**出典文書:**
....................
令和6年5月17日、八幡和郎氏による夕刊フジの「安定的な皇位継承めぐる議論を「旧宮家養子案」の重要性 女系派の悪質さ 一度皇族でなくなった人の子孫復帰を「憲法違反」と主張」と題する記事が配信されている。
「女系派の悪質さ」といった表現を用いているので、自身は男系派なのだろう。
ただ、男系派の論客として、八木秀次氏、新田均氏、百地章氏といった方々がおり、筆者とは考え方も違うのだが、それぞれ思想をお持ちの方々だということは良くわかる。
ただ、八幡氏の記事は、これまでにも見たことはあるものの、あまり思想のようなものが感じられない。
安倍系保守を応援したいようだということは何となく感じられるが、論じている内容は屁理屈のレベルにもなっていないような気がする。
----引用開始----
誤解があるが、いま議論されているのは、「愛子天皇」の是非ではない。すでに法律で、秋篠宮殿下を皇太子とまったく同格の皇嗣殿下とすると定め、立皇嗣礼まで行われている。皇太子が空席というのは不適切だ。議論は悠仁さまに男子がいないときのためのものだ。
----引用終了----
これはすごく変な文章だ。
「誤解があるが、いま議論されているのは、「愛子天皇」の是非ではない。」というのは、「皇位継承の問題と切り離して、皇族数の確保を図ること」というのが有識者会議の報告などの建前であるから、そこまでは分かる。
しかしながら、それに続く内容は、皇位継承のことばかりである。
そして、最後に「議論は悠仁さまに男子がいないときのためのものだ。」とあるのだが、ここでいう「議論」とは何の議論なのか。
「皇位継承の問題と切り離して、皇族数の確保を図ること」という建前の下、「内親王・女王が婚姻後も皇族の身分を保持することとすること」も方策として議論することになっているはずであり、それは、女性皇族が結婚して次々と皇籍を離脱しているという現状を踏まえた問題意識のはずであり、「悠仁さまに男子がいないときのため」といった将来の話ではないはずである。
....................
**抽出エントリ:**

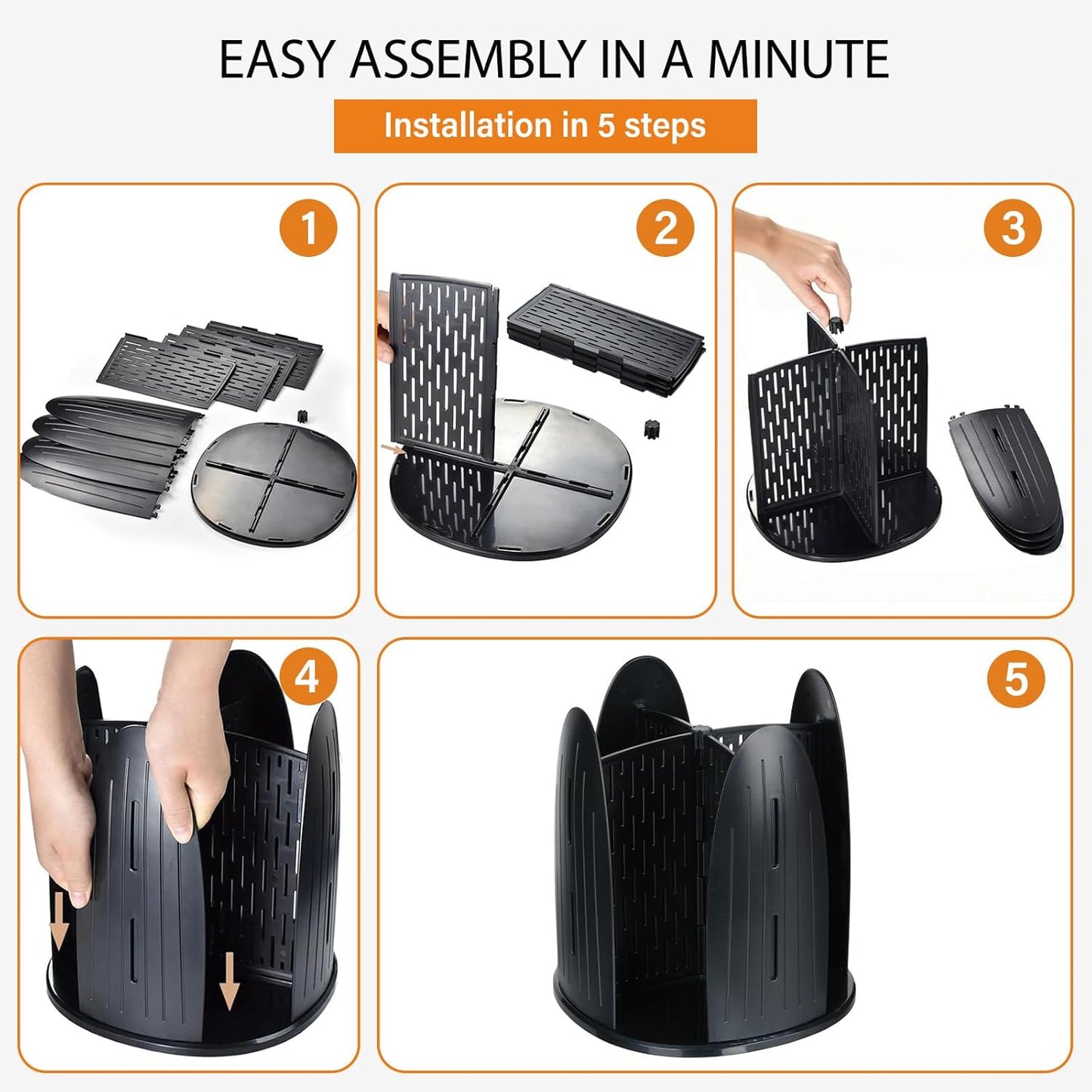 EASY ASSEMBLY IN A MINUTE

Installation in 5 steps

1

2

3

4

5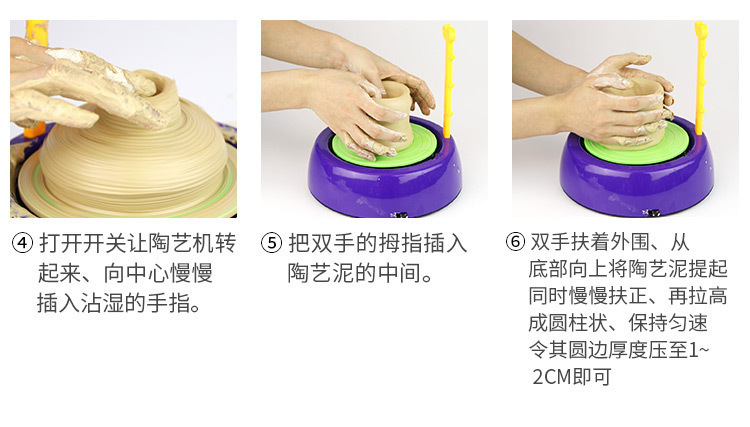 ④ 打开开关让陶艺机转起来、向中心慢慢插入沾湿的手指。

⑤ 把双手的拇指插入陶艺泥的中间。

⑥ 双手扶着外围、从底部向上将陶艺泥提起同时慢慢扶正、再拉高成圆柱状、保持匀速令其圆边厚度压至1~2CM即可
....................
**問題 1:**
皇位継承の議論に関する論評の内容と、次の(a)〜(c)が合っているかを判定してください。それぞれ「はい」か「いいえ」で答え、判断の根拠となる本文の語句をそのまま引用してください。
(a) 八幡和郎氏の記事は令和6年5月17日に配信された。
(b) 筆者は八幡氏の記事から明確な思想を感じ取っている。
(c) 引用された記事によれば、立皇嗣礼はまだ行われていない。
**問題 2:** 皇位継承の議論に関する論評で、筆者が男系派の論客として名前を挙げているのは誰ですか。
**問題 3:** 皇位継承の議論に関する論評の最後の文に続けて、その先を書き進めてください。

**想定解答 1:**
(a) はい。「令和6年5月17日、八幡和郎氏による夕刊フジの」
(b) いいえ。「あまり思想のようなものが感じられない」
(c) いいえ。「立皇嗣礼まで行われている」

**想定解答 2:** 八木秀次氏、新田均氏、百地章氏の3人です。

**想定解答 3:**
したがって、「議論は悠仁さまに男子がいないときのためのものだ。」でいうところの「議論」とは皇位継承の問題以外ではあり得ない。
「誤解があるが、いま議論されているのは、「愛子天皇」の是非ではない。」と述べて、皇位継承の問題と切り離したものであると主張しつつ、結局、本音は皇位継承の問題で男系継承を確保したいということなのである。
こういうのは、文章で確認すれば、このようにおかしいということは分かるのだが、耳で聞いているだけだと、気がつかずに流されてしまうかもしれない。
まるで詐欺師の口上のようだ、というのは言い過ぎであろうか。
また、以下の箇所がある。
----引用開始----
女系派の主張で一番悪質なのは、一度皇族でなくなった人の子孫の皇族復帰を憲法違反として根絶したがっていることだ。
女系派は「悠仁さま、佳子さま、愛子さまの女系子孫にも皇位継承権を認めたら皇統は維持できる」と言うが、何世代か後には断絶している可能性が何割かある。それでは、天皇制廃絶となってしまう。女系を認める場合でも、旧宮家の復帰も必要なのだ。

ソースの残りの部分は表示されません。